Lettre aux Élus N°2

Angoulême, le 14 février 2016,

La solidarité territoriale selon François Bonneau

Jeudi 11 février, le Groupe des élus de gauche du Conseil départemental de la Charente a voté contre le projet de budget primitif présenté par François Bonneau et les membres de la majorité.

Un projet sans ambition, fait de renoncements : exit les 2 millions d’euros en plus promis pour les routes départementales, adieu les grands investissements pour les collèges, au revoir, même, le très haut débit pour tous à court terme.

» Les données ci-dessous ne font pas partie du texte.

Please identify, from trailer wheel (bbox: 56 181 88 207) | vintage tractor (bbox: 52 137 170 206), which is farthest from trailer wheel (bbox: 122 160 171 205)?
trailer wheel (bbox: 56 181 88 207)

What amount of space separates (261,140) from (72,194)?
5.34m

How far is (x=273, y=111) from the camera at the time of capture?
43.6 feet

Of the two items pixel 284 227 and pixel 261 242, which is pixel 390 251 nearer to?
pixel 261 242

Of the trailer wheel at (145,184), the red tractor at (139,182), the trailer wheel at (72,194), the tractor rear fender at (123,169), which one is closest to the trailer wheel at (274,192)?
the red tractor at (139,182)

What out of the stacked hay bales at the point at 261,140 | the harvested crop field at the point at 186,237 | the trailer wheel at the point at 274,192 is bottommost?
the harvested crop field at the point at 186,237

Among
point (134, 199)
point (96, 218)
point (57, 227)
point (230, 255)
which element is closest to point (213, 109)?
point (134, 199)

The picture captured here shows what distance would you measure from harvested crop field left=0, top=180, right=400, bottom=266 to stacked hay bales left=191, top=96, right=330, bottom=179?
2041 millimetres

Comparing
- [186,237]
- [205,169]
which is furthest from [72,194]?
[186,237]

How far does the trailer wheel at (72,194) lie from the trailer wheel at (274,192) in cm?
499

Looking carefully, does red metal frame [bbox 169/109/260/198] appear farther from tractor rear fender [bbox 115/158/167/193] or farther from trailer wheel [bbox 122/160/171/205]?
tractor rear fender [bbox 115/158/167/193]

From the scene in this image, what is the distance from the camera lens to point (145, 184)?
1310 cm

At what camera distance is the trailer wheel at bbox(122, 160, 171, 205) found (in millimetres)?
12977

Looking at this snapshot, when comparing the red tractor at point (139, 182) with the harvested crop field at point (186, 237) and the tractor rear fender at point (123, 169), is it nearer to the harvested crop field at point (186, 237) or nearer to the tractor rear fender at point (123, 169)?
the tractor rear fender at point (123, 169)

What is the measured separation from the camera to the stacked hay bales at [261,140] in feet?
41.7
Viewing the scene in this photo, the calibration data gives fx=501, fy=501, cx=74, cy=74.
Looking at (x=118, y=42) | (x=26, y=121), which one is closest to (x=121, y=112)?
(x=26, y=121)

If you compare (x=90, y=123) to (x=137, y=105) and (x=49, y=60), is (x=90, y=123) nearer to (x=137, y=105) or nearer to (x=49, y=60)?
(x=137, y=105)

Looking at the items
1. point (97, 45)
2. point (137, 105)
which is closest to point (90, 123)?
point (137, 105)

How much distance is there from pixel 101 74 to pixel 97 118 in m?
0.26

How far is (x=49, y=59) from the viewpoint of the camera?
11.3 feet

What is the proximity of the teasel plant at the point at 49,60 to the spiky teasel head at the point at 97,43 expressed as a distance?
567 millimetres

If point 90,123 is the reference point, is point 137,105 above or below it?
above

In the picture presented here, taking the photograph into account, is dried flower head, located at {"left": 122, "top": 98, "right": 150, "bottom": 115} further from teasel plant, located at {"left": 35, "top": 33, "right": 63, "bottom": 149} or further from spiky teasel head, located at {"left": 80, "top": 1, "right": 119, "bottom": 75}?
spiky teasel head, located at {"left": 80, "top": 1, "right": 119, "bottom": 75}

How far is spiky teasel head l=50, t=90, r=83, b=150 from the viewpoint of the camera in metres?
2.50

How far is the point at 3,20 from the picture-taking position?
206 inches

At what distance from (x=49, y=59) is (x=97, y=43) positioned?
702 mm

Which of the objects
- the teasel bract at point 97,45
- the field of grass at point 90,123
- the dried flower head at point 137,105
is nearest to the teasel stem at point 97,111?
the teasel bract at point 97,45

Les promesses s’envolent, mais les acquis aussi : la culture, le sport, les infrastructures et les solidarités humaines et territoriales sont sérieusement touchées. Ce n’est pas en accusant constamment l’État de lâcher les collectivités, comme le fait Monsieur Bonneau, qu’on construit un véritable projet pour la Charente

C’est d’autant plus regrettable que la majorité, focalisée sur le Gouvernement, se garde bien de dire que ses propres choix mettent à mal les solidarités territoriales, pourtant clairement dévolues aux Départements par la loi NOTRe.

La baisse des subventions accordées aux autorités organisatrices de second rang pour le transport scolaire, c’est un choix du Département, pas du Gouvernement. La fin du dispositif d’aides aux communes ou leurs groupements pour l’achat de cars, c’est un choix de François Bonneau et de sa majorité, pas une décision parisienne.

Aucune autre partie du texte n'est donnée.